WHAT IS REQUIRED: Could you rewrite all of the entries below, swapping every "lizard's neck" for "lizard's throat", changing nothing else, and leaving out the pictures?

RAW RECORDS:
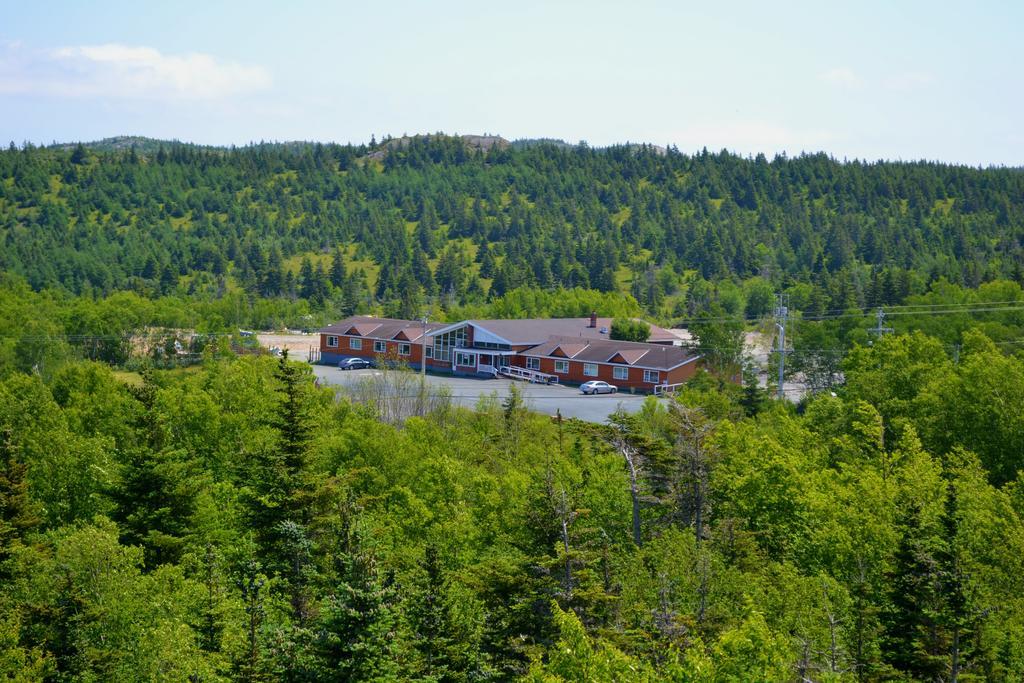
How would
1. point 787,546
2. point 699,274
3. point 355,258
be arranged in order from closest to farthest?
point 787,546
point 699,274
point 355,258

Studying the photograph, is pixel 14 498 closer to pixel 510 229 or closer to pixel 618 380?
pixel 618 380

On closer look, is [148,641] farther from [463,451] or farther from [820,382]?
[820,382]

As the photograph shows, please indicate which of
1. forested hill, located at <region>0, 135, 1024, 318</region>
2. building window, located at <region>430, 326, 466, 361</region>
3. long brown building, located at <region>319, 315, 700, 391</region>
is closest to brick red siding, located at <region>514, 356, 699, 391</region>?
long brown building, located at <region>319, 315, 700, 391</region>

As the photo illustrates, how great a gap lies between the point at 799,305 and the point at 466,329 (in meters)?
41.8

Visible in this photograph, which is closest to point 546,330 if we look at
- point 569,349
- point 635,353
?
point 569,349

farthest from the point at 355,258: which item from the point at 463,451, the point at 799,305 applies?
the point at 463,451

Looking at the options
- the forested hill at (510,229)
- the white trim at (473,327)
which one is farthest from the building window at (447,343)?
the forested hill at (510,229)

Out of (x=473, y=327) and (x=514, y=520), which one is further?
(x=473, y=327)

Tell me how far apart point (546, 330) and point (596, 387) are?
15358 millimetres

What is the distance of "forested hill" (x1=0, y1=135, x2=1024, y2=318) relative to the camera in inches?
5290

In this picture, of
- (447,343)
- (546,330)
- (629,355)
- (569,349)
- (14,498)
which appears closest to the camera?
(14,498)

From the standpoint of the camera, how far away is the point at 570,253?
145625 mm

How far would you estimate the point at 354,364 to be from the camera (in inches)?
3371

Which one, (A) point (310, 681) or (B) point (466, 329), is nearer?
(A) point (310, 681)
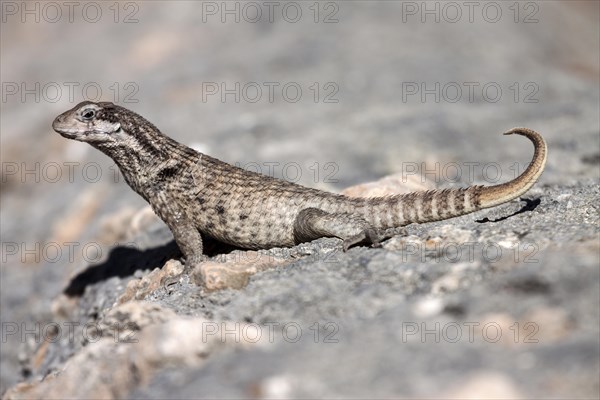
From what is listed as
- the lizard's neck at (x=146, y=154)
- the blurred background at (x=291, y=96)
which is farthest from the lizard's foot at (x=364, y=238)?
the blurred background at (x=291, y=96)

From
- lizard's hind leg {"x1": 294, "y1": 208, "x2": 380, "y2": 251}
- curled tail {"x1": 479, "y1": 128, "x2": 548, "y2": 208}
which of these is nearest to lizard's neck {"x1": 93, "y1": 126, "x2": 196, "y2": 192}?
lizard's hind leg {"x1": 294, "y1": 208, "x2": 380, "y2": 251}

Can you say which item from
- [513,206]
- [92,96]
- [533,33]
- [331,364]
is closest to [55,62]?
[92,96]

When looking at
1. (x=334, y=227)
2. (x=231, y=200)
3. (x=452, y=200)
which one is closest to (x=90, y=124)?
(x=231, y=200)

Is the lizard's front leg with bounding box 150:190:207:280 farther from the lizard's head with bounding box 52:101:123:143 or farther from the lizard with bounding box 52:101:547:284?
the lizard's head with bounding box 52:101:123:143

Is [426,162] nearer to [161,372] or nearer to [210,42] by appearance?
[161,372]

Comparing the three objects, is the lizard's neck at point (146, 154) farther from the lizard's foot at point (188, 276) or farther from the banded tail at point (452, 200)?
the banded tail at point (452, 200)

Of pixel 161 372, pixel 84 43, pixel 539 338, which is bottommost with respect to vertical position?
pixel 161 372

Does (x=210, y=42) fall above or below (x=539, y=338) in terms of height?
above
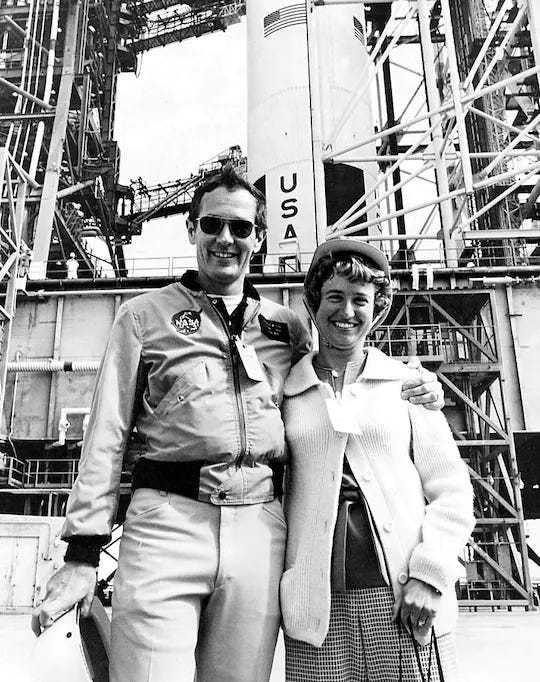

SOLUTION TO THIS PROBLEM:
How would
1. point 787,546
2. point 699,274
3. point 355,258
be arranged in order from closest to farthest?
point 787,546
point 699,274
point 355,258

Studying the photograph, is pixel 14 498 closer to pixel 510 229 or closer to pixel 618 380?
pixel 618 380

On closer look, is [148,641] farther from [463,451] or farther from [820,382]?
[820,382]

As the photograph shows, please indicate which of
1. forested hill, located at <region>0, 135, 1024, 318</region>
2. building window, located at <region>430, 326, 466, 361</region>
3. long brown building, located at <region>319, 315, 700, 391</region>
is closest to brick red siding, located at <region>514, 356, 699, 391</region>?
long brown building, located at <region>319, 315, 700, 391</region>

As the photo illustrates, how great a gap lies between the point at 799,305 and the point at 466,329 (in meters)?
41.8

Visible in this photograph, which is closest to point 546,330 if we look at
- point 569,349
- point 635,353
?
point 569,349

farthest from the point at 355,258: which item from the point at 463,451, the point at 799,305 applies?
the point at 463,451

Looking at the options
- the forested hill at (510,229)
- the white trim at (473,327)
which one is farthest from the building window at (447,343)?
the forested hill at (510,229)

Out of (x=473, y=327) and (x=514, y=520), which one is further?
(x=473, y=327)

Tell me how far apart point (546, 330) and point (596, 387) are?
15358 millimetres

What is the distance of "forested hill" (x1=0, y1=135, x2=1024, y2=318) relative to the camera in inches?
5290

In this picture, of
- (447,343)
- (546,330)
- (629,355)
- (569,349)
- (14,498)
which appears closest to the camera?
(14,498)

From the standpoint of the camera, how far away is the point at 570,253?
145625 mm

How far would you estimate the point at 354,364 to be from the camera (in inches)?
3371

Which one, (A) point (310, 681) or (B) point (466, 329), is nearer?
(A) point (310, 681)
From what is listed as
- the lizard's throat at (x=146, y=154)
- the blurred background at (x=291, y=96)
which is farthest from the lizard's foot at (x=364, y=238)?
the blurred background at (x=291, y=96)

From
- lizard's hind leg {"x1": 294, "y1": 208, "x2": 380, "y2": 251}
- curled tail {"x1": 479, "y1": 128, "x2": 548, "y2": 208}
which of these is nearest to lizard's throat {"x1": 93, "y1": 126, "x2": 196, "y2": 192}?
lizard's hind leg {"x1": 294, "y1": 208, "x2": 380, "y2": 251}

Can you say which item from
- [513,206]
- [92,96]
- [533,33]
- [331,364]
is closest to [55,62]?
[92,96]

When looking at
1. (x=334, y=227)
2. (x=231, y=200)
3. (x=452, y=200)
which one is closest to (x=90, y=124)?
(x=231, y=200)

Is the lizard's front leg with bounding box 150:190:207:280 farther from the lizard's head with bounding box 52:101:123:143 or farther from the lizard with bounding box 52:101:547:284?
the lizard's head with bounding box 52:101:123:143

Is [426,162] nearer to [161,372] or nearer to [210,42] by appearance?
[161,372]

Comparing the three objects, is the lizard's throat at point (146, 154) farther from the lizard's foot at point (188, 276) or farther from the banded tail at point (452, 200)?
the banded tail at point (452, 200)

Of pixel 161 372, pixel 84 43, pixel 539 338, which is bottommost with respect to vertical position?
pixel 161 372

Does (x=210, y=42) fall above or below (x=539, y=338) in terms of height?
above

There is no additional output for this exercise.